È su queste criticità strutturali che l'austerità - imposta da precise
scelte politiche - ha sferrato il suo attacco mortale. In Italia la
spesa sanitaria è in calo costante dal 2011, con un processo di spending
review del settore sanitario che già nel 2012 la Corte dei Conti
riteneva "l'esperienza più avanzata e più completa di quello che
dovrebbe essere un processo di revisione della spesa". Il Pubblico è
stato deliberatamente impoverito a vantaggio del Privato, con il ricorso
quasi obbligato ad esternalizzazioni più o meno dirette: pensiamo a come
le lunghe liste d'attesa costringano a rivolgersi ai Centri
convenzionati per diagnostica strumentale (per chi può permetterseli) o
a come la carenza di medici nei Pronto Soccorso venga tamponata dai
"gettonisti". Ma la logica di mercato inquina fin dall'interno il
settore pubblico. Lo vediamo già col sistema dei DRG, che ad ogni
patologia assegna un "prezzo" in base al quale l'ospedale viene pagato.
Le aziende ospedaliere, al pari di ogni altra azienda, sono indotte ad
accaparrarsi il DRG più remunerativo, e a cercare di mantenere, di anno
in anno, quantità pari o superiori di quel dato DRG. Qui la Sanità
smaschera la sua nuova natura, che non è quella di custode della salute,
ma di "incubatrice" della malattia. La malattia diviene a tutti gli
effetti una merce, e l'ospedale la fabbrica deputata alla sua
lavorazione.
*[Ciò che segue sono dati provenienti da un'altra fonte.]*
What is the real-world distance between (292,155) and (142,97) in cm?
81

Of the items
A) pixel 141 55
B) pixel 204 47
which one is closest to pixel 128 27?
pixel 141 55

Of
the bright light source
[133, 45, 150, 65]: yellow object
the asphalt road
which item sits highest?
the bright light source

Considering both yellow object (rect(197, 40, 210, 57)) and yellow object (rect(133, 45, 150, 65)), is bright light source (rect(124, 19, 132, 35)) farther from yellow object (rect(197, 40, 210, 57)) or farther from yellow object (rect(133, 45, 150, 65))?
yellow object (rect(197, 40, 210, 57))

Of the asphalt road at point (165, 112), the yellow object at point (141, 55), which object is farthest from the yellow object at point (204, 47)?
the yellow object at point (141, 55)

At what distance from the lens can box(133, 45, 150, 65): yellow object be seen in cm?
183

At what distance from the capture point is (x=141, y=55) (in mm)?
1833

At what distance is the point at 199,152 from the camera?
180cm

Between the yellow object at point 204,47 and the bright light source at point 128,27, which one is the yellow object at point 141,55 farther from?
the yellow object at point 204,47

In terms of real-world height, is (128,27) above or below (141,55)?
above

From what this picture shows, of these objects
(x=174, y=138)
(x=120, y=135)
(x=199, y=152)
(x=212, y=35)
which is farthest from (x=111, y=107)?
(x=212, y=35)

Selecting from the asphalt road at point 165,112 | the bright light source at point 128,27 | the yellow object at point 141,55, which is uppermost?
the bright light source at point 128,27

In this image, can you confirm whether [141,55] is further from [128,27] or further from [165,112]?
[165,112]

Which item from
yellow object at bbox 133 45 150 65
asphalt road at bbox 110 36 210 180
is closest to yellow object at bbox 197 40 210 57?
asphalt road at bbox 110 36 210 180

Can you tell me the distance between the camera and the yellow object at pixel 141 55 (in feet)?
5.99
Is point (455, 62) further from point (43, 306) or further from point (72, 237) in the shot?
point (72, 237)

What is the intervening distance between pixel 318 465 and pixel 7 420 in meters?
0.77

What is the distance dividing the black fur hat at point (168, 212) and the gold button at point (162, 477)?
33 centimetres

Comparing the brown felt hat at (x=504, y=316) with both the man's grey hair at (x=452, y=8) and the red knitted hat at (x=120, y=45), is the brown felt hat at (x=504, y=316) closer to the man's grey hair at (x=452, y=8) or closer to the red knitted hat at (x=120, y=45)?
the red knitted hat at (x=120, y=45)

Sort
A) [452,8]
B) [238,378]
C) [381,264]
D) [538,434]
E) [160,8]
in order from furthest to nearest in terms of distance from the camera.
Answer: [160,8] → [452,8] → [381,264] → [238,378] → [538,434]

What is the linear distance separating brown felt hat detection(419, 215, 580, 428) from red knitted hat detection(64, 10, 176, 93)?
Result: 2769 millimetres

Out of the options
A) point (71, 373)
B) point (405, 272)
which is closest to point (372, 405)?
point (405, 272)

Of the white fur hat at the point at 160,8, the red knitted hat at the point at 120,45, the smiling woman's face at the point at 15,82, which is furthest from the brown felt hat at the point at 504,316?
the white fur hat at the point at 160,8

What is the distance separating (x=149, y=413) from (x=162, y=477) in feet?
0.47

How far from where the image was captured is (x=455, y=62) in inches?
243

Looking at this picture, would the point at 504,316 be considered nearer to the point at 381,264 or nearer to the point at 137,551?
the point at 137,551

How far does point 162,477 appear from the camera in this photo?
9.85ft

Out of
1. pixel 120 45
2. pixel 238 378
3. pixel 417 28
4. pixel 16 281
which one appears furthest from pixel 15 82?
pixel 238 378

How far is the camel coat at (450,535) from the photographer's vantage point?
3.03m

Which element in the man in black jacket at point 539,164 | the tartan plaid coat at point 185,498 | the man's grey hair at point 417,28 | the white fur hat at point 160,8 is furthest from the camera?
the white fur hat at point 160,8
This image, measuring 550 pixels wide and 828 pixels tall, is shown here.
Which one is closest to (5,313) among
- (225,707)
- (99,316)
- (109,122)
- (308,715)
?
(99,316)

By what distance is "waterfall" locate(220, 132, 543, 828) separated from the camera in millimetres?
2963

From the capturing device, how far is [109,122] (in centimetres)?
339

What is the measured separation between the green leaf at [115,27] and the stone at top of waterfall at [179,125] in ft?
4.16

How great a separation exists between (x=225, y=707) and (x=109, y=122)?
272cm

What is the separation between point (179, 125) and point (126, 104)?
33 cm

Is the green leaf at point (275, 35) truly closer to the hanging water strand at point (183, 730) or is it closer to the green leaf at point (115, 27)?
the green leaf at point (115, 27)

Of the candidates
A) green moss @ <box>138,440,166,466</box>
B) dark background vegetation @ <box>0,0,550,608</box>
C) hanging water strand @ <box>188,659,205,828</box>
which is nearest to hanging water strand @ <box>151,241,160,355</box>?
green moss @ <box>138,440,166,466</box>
Va da sé che ridurre l'incidenza delle malattie, attraverso
la prevenzione, interessi sempre meno: sia perché non altrettanto
remunerativo, sia perché equivarrebbe a privarsi della merce da cui
l'azienda trae i guadagni (meno malattie = meno DRG pagati). In ultimo,
perché significherebbe riconoscere la natura sociale della gran parte
dei mali, cosa che costringerebbe a dover mettere in discussione
l'intero sistema capitalistico. L'impasse politica e bioetica in cui è
caduto il SSN mi sembra lampante.
E tuttavia i dibatti interni alla sanità sono pochi e quasi
esclusivamente concentrati sul tema salariale. Ma per superare questo
stallo non basta l'aumento dei fondi. Serve innanzitutto la presa di
coscienza collettiva di come le logiche di mercato siano incompatibili
non solo con l'equità delle cure, ma con lo stesso diritto alla tutela
della salute. Secondo, bisogna abbandonare l'attuale approccio
elitario-corporativo della classe medica, ed ammettere che non esiste
una verità, perché non esiste un solo concetto di salute. Per far ciò
serve "ri-democratizzare" i concetti di salute e malattia, per
inquadrare le patologie non più come esclusivo problema del singolo, ma
nella loro dimensione sociale. Occorre, in ultimo, promuovere la
territorializzazione della Cura, coinvolgendo attivamente i mutualismi
dal basso.
Divulgare la conoscenza scientifica e condividere i mezzi per produrla,
ridarle appunto convivialità, non equivale a far nascere santoni o false
cure; perlomeno non più di quanto non stia già avvenendo (pensiamo al
torbido settore dei nutraceutici). Diffondere le conoscenze e
risocializzare la Cura è il solo vero rimedio per renderci meno
manipolabili e riappropriarci della gestione delle nostre vite.